Increasing numbers of customers are falling behind on their mortgages, credit cards and other loans, however, and the bank had to set aside another $4.2bn to cover expected losses, $100m more than in the previous three months.
The debate over whether banks should hand back the bailout funds they received during last autumn's financial panic has dominated Wall Street in recent days. Earlier this week, Goldman Sachs raised $5bn which it said it would use to help repay its $10bn from the government.
The Treasury department is currently conducting "stress tests" of the nation's biggest banks to determine if they have enough capital to survive a prolonged recession and to continue to provide credit to consumers and small businesses.
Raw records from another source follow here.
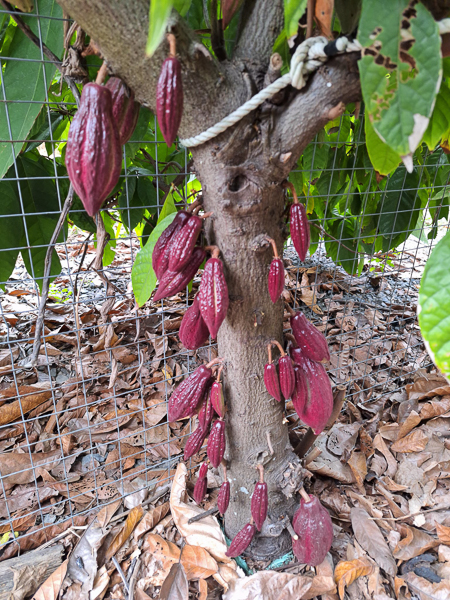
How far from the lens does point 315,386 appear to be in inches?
33.6

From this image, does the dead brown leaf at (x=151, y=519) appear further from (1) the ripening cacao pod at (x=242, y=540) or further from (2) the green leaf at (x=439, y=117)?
(2) the green leaf at (x=439, y=117)

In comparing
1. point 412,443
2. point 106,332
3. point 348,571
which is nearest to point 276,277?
point 348,571

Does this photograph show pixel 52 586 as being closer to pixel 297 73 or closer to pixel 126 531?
pixel 126 531

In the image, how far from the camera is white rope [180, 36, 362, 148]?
0.55m

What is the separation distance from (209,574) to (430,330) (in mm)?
901

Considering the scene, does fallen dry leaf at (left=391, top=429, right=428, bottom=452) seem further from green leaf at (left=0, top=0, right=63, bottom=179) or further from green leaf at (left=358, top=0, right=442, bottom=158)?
green leaf at (left=0, top=0, right=63, bottom=179)

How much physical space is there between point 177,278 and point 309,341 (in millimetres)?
322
Mr Dimon said JPMorgan could pay back its $25bn without having to raise new money. "We could pay it back tomorrow," he told analysts yesterday. "We would like to repay it as soon as possible, and we are waiting for guidance from the government. We want to do what is in the best interest of the United States as well as what is in the best interest of JPMorgan shareholders."
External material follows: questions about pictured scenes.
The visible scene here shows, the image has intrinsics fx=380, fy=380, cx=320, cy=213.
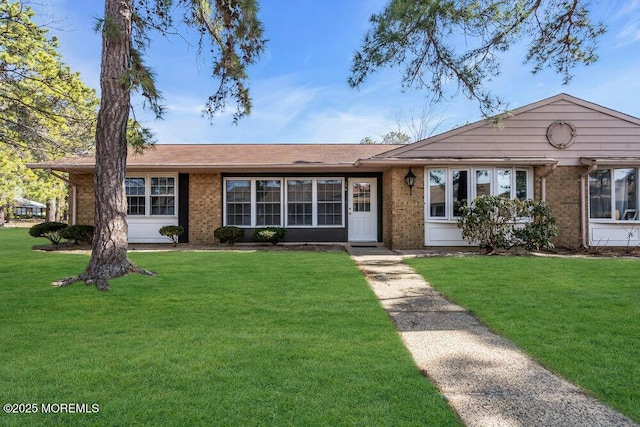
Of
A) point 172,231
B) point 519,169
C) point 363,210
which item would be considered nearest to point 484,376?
point 519,169

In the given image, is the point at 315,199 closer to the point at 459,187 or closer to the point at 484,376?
the point at 459,187

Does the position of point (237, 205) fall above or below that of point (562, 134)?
below

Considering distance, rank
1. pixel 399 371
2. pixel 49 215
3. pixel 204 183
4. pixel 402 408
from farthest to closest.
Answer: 1. pixel 49 215
2. pixel 204 183
3. pixel 399 371
4. pixel 402 408

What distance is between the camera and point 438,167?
1139 centimetres

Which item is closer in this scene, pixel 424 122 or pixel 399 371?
pixel 399 371

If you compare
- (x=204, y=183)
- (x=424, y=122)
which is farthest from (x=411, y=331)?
(x=424, y=122)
The results showed how JPMorgan is winning market share from weaker rivals. New mortgage business and car loans both surged, offsetting a $547m loss on credit cards. Overall, first-quarter earnings were $2.14bn, down 10 per cent from $2.37bn in the same period last year but about 25 per cent higher than the market had been expecting.
The results were boosted by a forecast-busting performance in the fixed income trading division of the investment bank, which returned the division to profitability. There were writedowns of $711m on leveraged loans and $214m on mortgage-related securities, but Mr Dimon said the negative impact of these so-called "toxic" investments on the banking system was waning. The focus of politicians on Capitol Hill has been on how to make the nation's biggest banks start growing their lending activities again after taking big hits to their balance sheets from such toxic investments, but Mr Dimon said that policymakers must also look elsewhere if they want fully to restore economic activity.
"I also remind people, banks are 25 per cent of the system, they are not 100 per cent of the system," he said. "The rest of the system is hedge funds and money-market funds and bond funds and pension plans and insurance companies and direct investors, investing consumers and that's where you have this enormous flow of funds taking place, which is very different than you had 50 years ago."